▶ **Extracted information**:

[Start of Attachment]

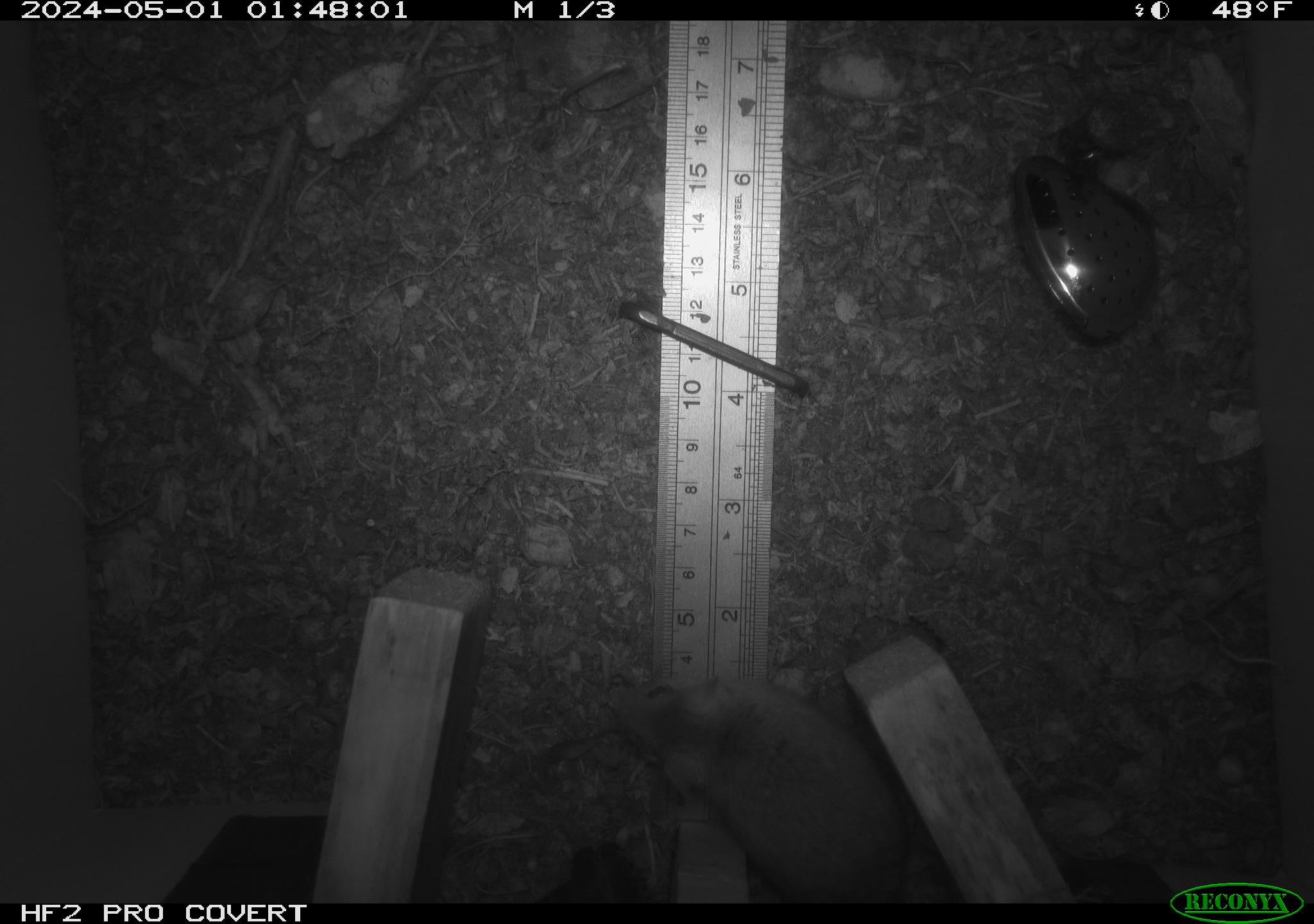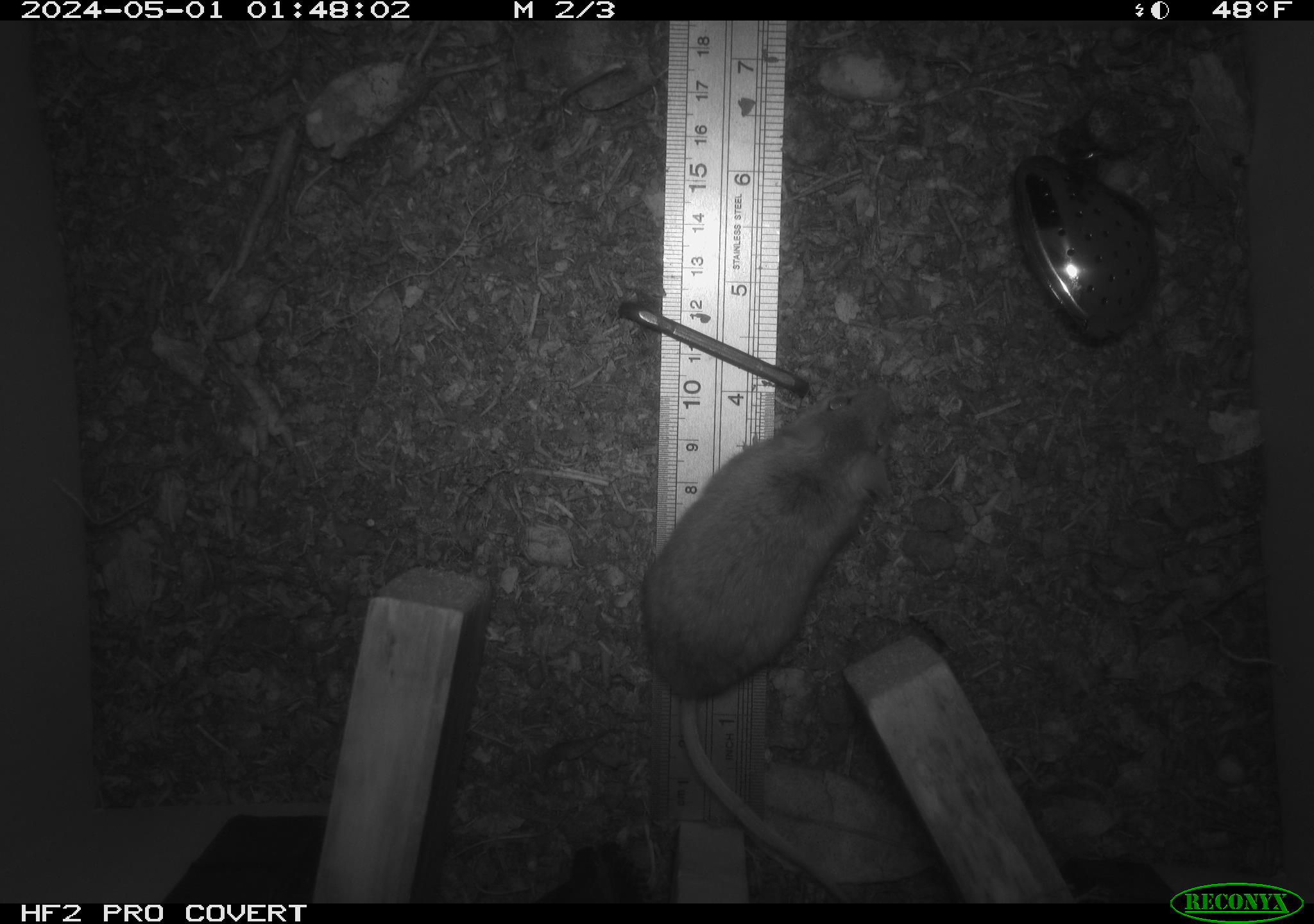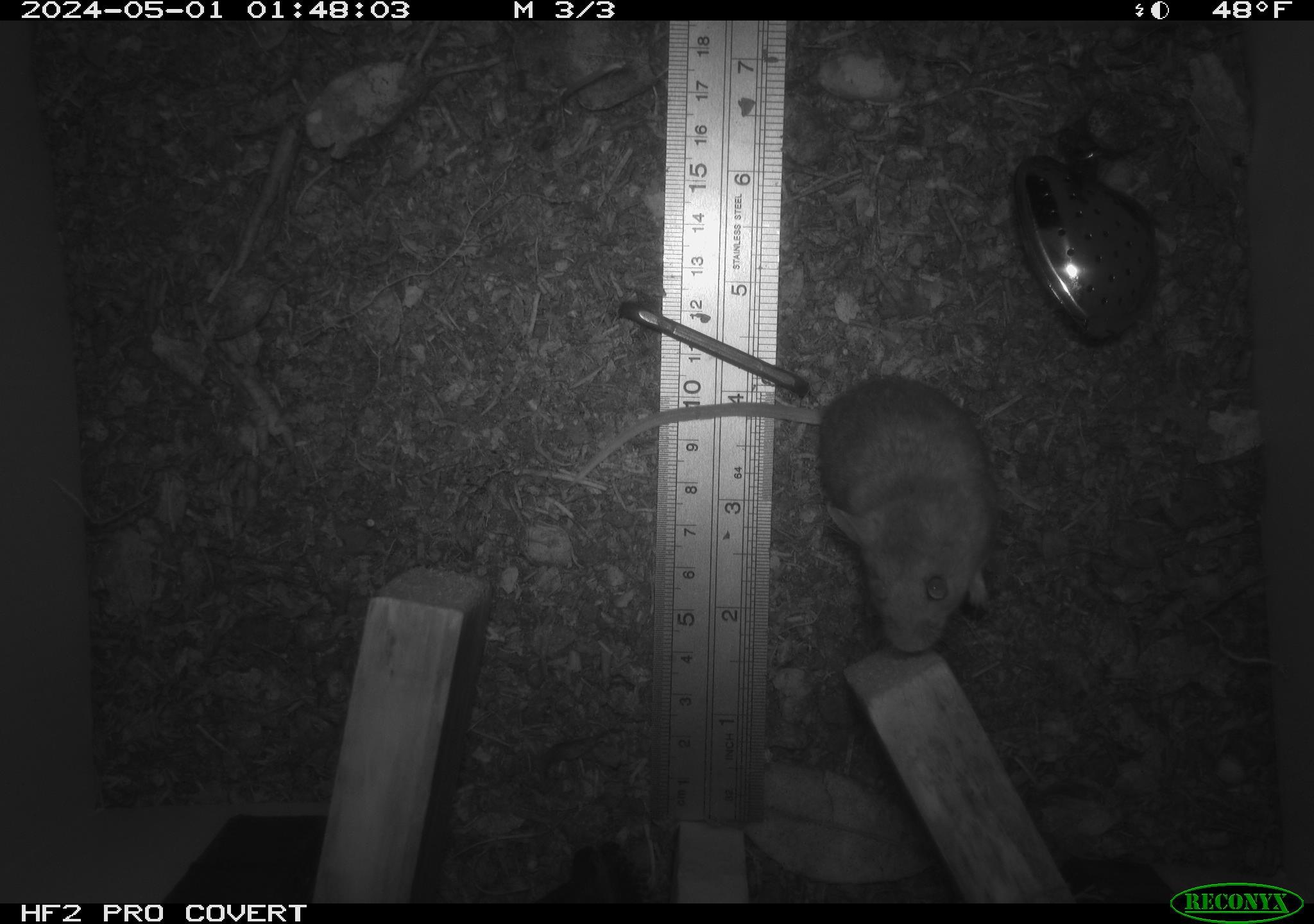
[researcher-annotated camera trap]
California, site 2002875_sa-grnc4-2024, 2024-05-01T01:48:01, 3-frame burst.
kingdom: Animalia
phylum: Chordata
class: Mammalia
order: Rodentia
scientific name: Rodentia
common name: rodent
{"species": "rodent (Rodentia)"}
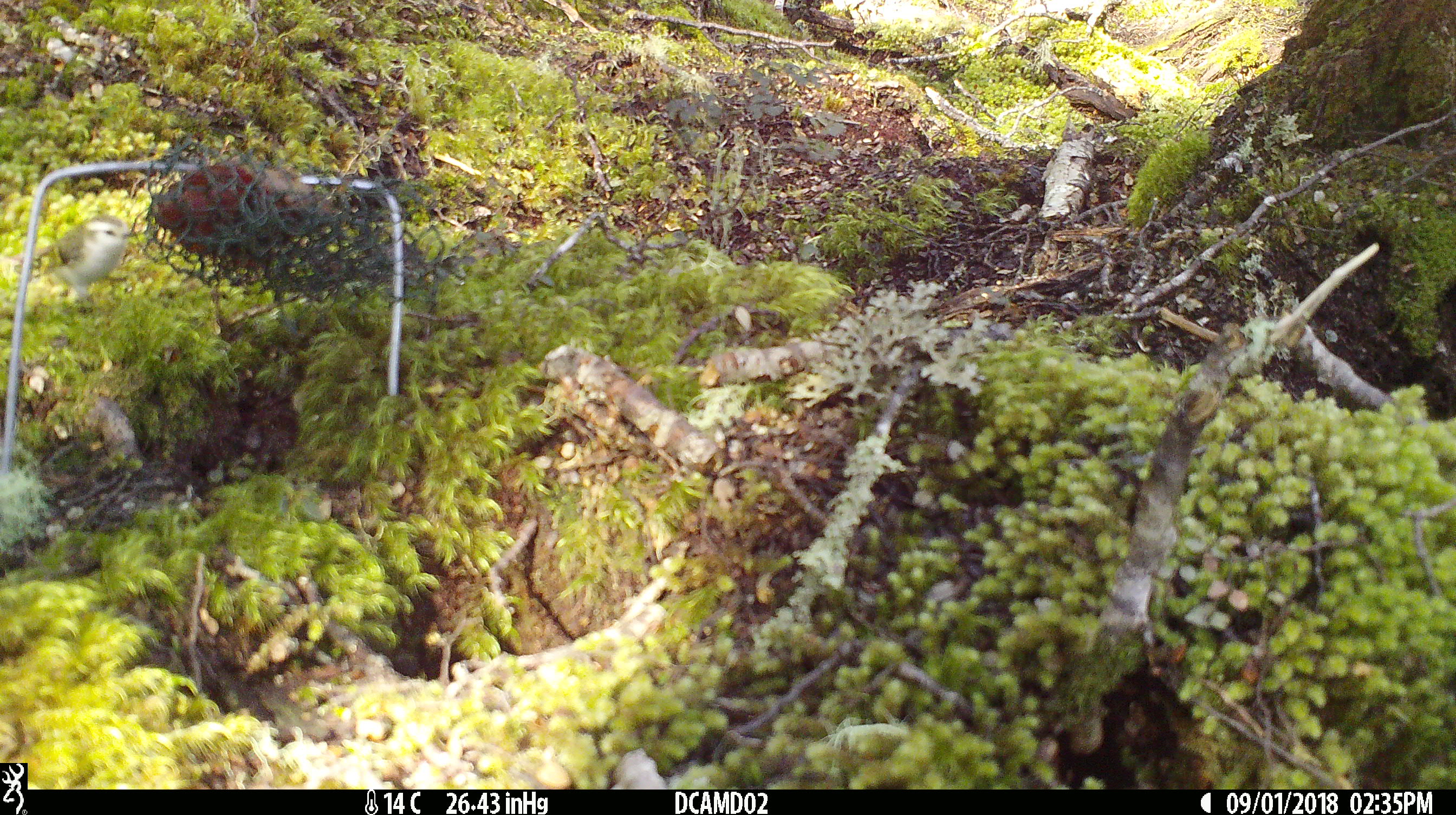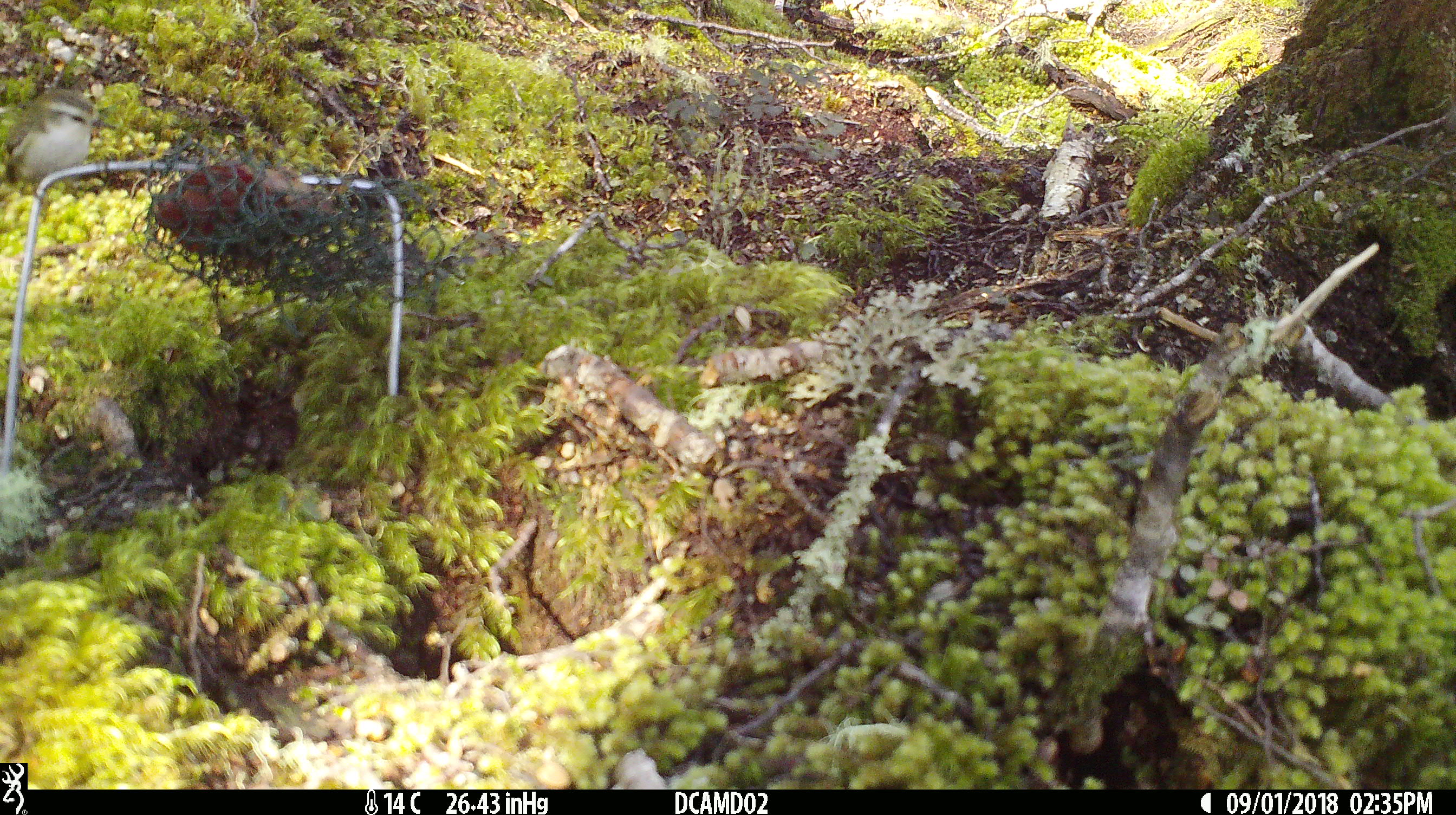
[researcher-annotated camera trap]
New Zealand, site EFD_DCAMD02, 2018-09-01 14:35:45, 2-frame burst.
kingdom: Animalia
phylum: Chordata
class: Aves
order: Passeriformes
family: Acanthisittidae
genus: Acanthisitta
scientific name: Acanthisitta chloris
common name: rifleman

[End of Attachment]

▶ **Exercise goal**: Transcribe the lines that run from the line bearing "scientific name: Rodentia" through the last line of the data. Keep the wording exact and leave out every picture.

▶ **Result below**:
scientific name: Rodentia
common name: rodent
{"species": "rodent (Rodentia)"}
[researcher-annotated camera trap]
New Zealand, site EFD_DCAMD02, 2018-09-01 14:35:45, 2-frame burst.
kingdom: Animalia
phylum: Chordata
class: Aves
order: Passeriformes
family: Acanthisittidae
genus: Acanthisitta
scientific name: Acanthisitta chloris
common name: rifleman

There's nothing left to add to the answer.